What the task asks: Reproduce the records starting at the line that contains "What measurable distance" and ending at the line that contains "is nearest to point (109, 422)?", including both of those lines. Omit the pictures from your reproduction.

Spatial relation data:
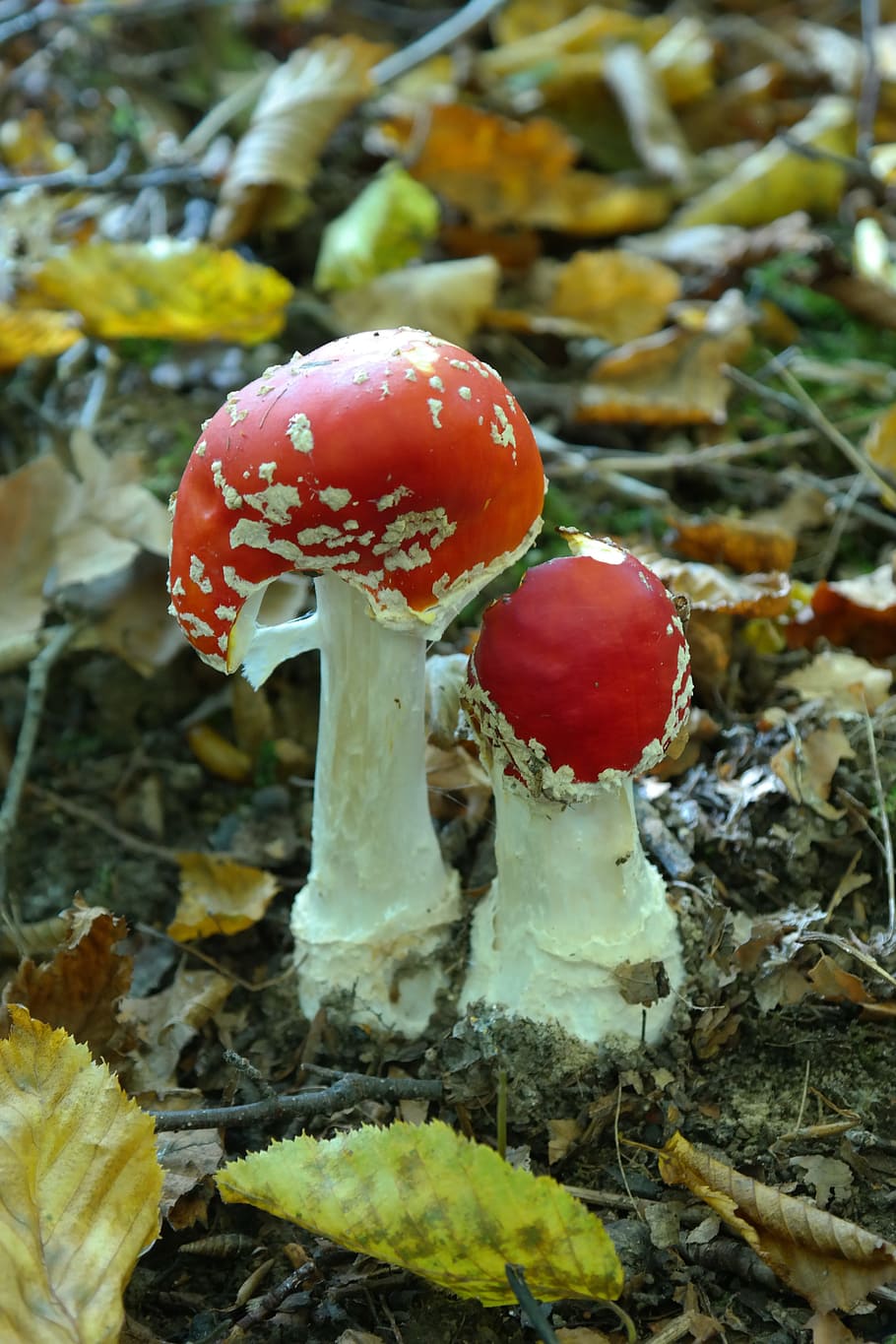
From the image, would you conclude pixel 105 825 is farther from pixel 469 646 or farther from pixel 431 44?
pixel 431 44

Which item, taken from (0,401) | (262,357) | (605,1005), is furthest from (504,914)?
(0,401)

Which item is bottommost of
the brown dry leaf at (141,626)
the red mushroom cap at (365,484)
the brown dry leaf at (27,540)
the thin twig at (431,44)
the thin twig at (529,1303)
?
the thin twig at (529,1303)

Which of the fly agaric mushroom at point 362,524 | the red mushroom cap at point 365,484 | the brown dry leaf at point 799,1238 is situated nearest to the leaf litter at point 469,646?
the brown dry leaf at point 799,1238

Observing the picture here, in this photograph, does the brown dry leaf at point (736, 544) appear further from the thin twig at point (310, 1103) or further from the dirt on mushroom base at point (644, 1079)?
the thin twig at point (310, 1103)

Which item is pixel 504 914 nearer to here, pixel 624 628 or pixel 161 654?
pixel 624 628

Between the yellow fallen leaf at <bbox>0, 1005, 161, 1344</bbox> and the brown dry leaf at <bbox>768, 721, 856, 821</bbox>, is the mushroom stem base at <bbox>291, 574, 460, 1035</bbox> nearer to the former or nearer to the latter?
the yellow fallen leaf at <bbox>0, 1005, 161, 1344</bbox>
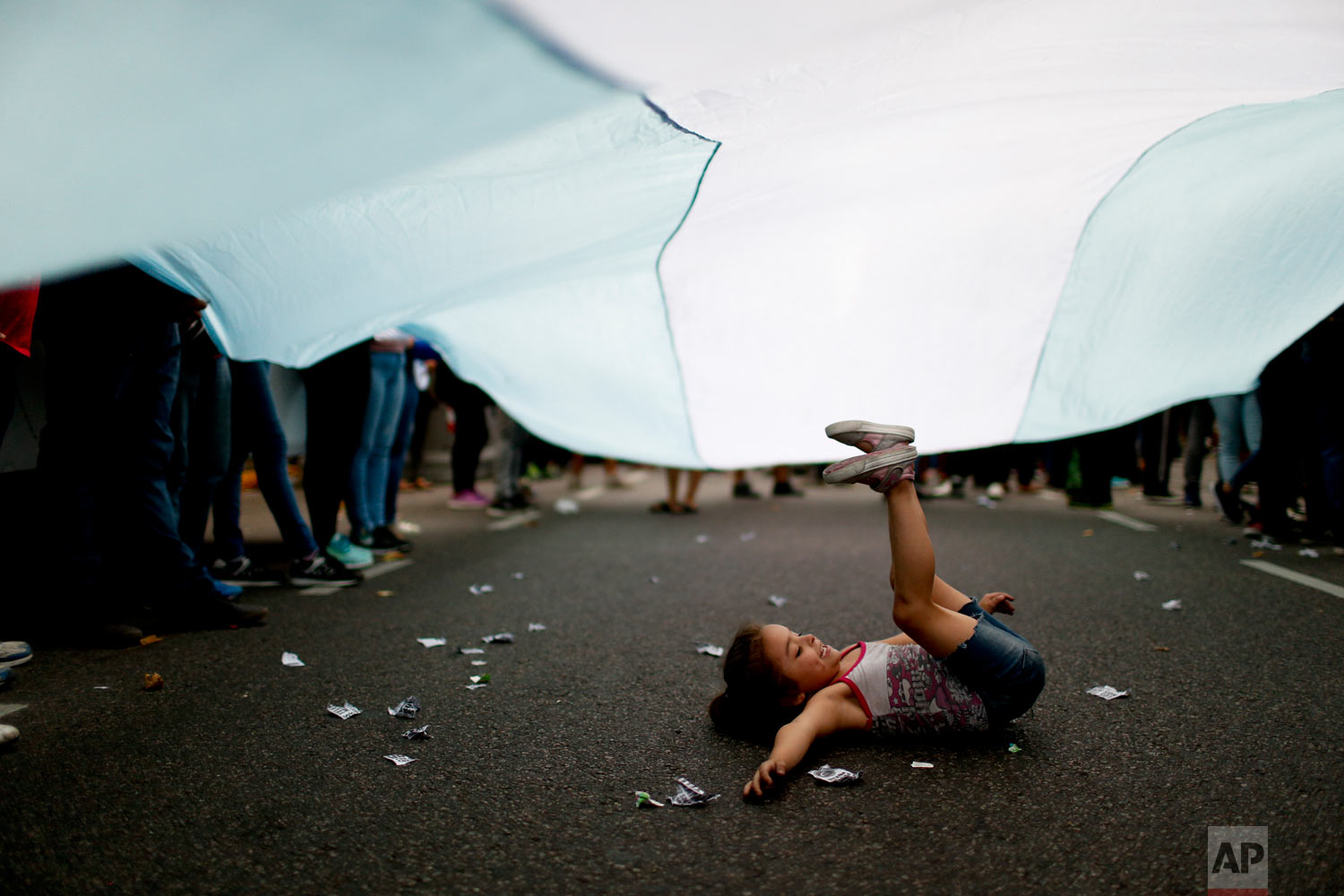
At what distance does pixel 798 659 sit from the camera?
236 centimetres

...

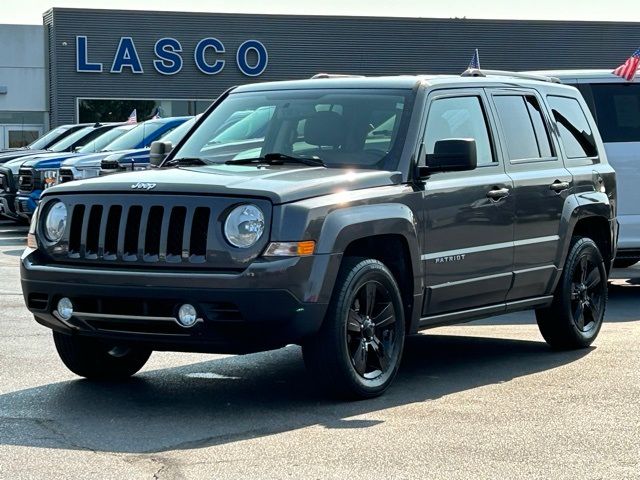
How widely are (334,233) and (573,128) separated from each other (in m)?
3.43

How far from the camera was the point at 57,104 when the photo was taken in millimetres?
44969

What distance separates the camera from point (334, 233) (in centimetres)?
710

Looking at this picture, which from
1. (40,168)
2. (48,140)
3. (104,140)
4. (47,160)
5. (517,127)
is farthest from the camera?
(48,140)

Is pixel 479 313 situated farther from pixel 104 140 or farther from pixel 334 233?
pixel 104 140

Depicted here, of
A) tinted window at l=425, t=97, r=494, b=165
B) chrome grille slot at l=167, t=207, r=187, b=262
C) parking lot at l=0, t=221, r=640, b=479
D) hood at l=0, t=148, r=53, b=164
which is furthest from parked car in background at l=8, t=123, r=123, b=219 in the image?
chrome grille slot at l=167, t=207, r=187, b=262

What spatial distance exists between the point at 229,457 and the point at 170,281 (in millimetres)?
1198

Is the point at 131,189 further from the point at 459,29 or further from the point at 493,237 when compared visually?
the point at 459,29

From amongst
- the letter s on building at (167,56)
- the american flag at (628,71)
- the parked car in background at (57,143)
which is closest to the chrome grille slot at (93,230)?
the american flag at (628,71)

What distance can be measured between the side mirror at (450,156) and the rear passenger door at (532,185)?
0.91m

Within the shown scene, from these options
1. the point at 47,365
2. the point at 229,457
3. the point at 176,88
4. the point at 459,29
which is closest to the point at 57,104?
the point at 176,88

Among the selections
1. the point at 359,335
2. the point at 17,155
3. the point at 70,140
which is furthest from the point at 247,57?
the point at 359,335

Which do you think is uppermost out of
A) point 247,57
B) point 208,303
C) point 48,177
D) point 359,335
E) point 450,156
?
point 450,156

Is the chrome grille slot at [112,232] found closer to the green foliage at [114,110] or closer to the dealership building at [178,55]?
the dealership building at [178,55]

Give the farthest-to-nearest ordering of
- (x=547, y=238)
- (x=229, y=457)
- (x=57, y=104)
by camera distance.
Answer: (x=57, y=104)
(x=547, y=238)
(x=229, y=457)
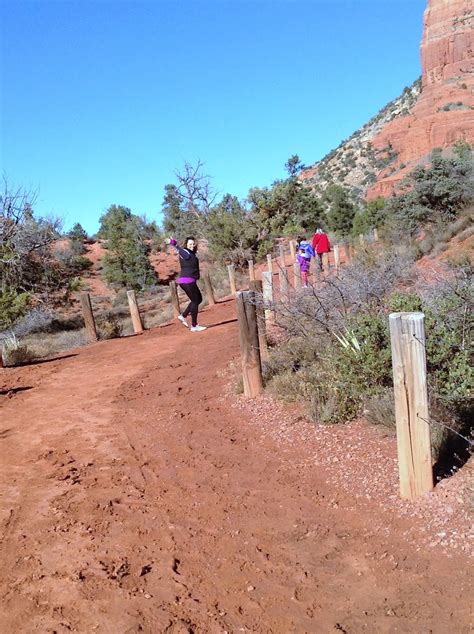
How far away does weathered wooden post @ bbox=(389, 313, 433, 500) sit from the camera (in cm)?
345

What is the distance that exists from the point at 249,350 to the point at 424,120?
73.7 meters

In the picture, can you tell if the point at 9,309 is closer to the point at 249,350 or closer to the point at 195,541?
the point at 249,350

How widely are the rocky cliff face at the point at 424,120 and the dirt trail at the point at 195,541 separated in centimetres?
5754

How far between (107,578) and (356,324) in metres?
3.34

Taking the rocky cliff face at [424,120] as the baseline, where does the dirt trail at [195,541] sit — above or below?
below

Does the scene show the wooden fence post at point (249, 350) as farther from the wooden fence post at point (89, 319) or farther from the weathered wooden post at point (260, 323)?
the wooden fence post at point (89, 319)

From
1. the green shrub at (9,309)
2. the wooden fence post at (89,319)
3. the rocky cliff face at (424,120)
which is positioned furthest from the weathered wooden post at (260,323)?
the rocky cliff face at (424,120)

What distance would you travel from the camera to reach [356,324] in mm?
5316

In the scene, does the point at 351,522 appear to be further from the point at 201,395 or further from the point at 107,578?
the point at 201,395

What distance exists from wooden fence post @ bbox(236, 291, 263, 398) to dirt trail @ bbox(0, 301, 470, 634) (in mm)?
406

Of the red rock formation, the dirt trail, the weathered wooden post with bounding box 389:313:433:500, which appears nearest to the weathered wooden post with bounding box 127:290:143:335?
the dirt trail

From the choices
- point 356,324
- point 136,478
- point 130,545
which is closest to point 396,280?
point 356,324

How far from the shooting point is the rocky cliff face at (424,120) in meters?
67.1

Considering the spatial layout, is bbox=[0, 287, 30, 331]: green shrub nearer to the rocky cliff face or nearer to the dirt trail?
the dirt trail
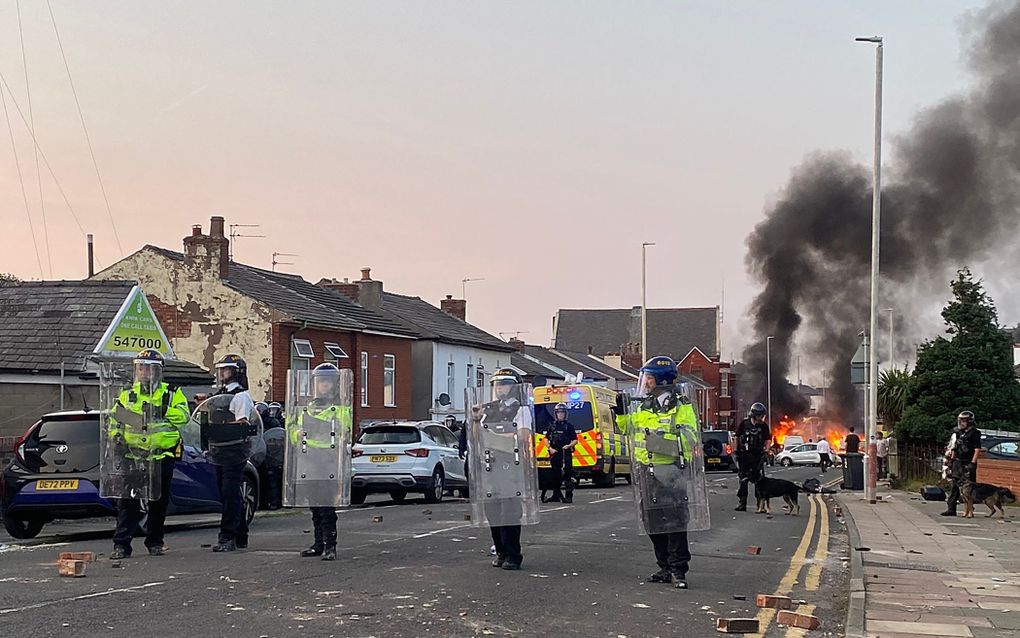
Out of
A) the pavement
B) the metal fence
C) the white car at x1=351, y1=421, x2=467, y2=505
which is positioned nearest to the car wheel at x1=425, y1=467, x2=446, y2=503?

--

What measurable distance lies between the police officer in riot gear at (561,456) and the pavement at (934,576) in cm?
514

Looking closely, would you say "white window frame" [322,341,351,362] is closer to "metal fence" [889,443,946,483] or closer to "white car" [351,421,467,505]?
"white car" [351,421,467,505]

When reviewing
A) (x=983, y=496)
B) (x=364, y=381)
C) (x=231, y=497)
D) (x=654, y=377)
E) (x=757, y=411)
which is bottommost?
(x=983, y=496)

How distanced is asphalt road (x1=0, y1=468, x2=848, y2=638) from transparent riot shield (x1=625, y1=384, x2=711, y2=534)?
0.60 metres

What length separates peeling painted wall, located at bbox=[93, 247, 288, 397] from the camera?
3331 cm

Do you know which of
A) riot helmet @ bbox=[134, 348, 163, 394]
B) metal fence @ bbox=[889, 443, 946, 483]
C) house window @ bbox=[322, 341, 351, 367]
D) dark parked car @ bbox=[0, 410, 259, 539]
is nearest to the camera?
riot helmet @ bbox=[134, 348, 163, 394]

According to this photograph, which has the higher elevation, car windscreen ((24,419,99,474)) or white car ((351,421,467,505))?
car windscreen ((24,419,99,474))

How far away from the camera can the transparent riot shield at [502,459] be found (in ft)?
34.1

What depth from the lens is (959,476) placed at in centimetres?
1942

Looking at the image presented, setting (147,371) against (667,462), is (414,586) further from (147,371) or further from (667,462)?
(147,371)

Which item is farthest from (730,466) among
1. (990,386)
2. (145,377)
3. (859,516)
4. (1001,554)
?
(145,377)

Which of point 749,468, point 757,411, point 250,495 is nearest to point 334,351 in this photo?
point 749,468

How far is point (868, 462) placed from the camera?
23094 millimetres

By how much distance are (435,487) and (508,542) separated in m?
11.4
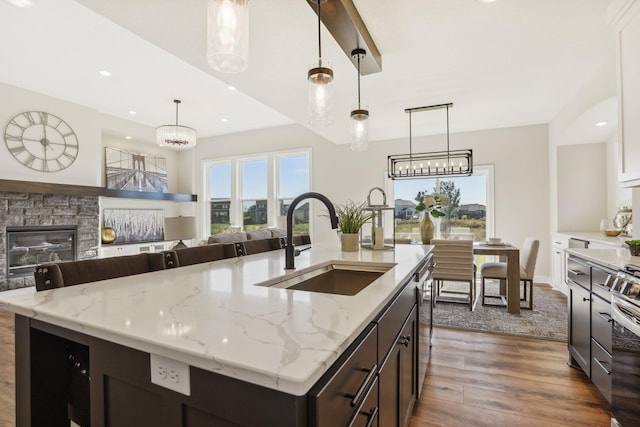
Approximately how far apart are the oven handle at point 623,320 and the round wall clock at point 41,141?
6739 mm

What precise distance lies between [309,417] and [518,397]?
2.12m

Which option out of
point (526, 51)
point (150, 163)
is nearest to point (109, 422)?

Answer in full:
What measurable distance lies between the police officer in riot gear at (561,456) and the pavement at (934,576) in cm?
514

Looking closely, would you say "white window frame" [322,341,351,362] is closer to "metal fence" [889,443,946,483] or closer to "white car" [351,421,467,505]?
"white car" [351,421,467,505]

When reviewing
A) (x=983, y=496)
B) (x=364, y=381)
C) (x=231, y=497)
D) (x=654, y=377)
E) (x=757, y=411)
which is bottommost?
(x=983, y=496)

How distanced is asphalt road (x1=0, y1=468, x2=848, y2=638) from transparent riot shield (x1=625, y1=384, x2=711, y2=534)?
0.60 metres

What length separates peeling painted wall, located at bbox=[93, 247, 288, 397] from the camera?
3331 cm

Do you know which of
A) riot helmet @ bbox=[134, 348, 163, 394]
B) metal fence @ bbox=[889, 443, 946, 483]
C) house window @ bbox=[322, 341, 351, 367]
D) dark parked car @ bbox=[0, 410, 259, 539]
is nearest to the camera?
riot helmet @ bbox=[134, 348, 163, 394]

According to this photograph, which has the higher elevation, car windscreen ((24,419,99,474)) or white car ((351,421,467,505))?
car windscreen ((24,419,99,474))

How far away from the camera can the transparent riot shield at [502,459] be found (in ft)?
34.1

What depth from the lens is (959,476) placed at in centimetres?
1942

Looking at the image presented, setting (147,371) against (667,462), is (414,586) further from (147,371) or further from (667,462)?
(147,371)

Which item is farthest from (730,466) among
1. (990,386)
2. (145,377)
3. (859,516)
4. (1001,554)
?
(145,377)

Which of point 749,468, point 757,411, point 250,495 is nearest to point 334,351 in this photo?
point 749,468

How far is point (868, 462) placed from the camera?
23094 millimetres

By how much distance are (435,487) and (508,542) separated in m?
11.4
Approximately how far apart are the oven handle at point 623,320 and the round wall clock at point 41,141?
6739 mm

What precise distance lies between [309,417] and [518,397]?
2.12m

Which option out of
point (526, 51)
point (150, 163)
is nearest to point (109, 422)?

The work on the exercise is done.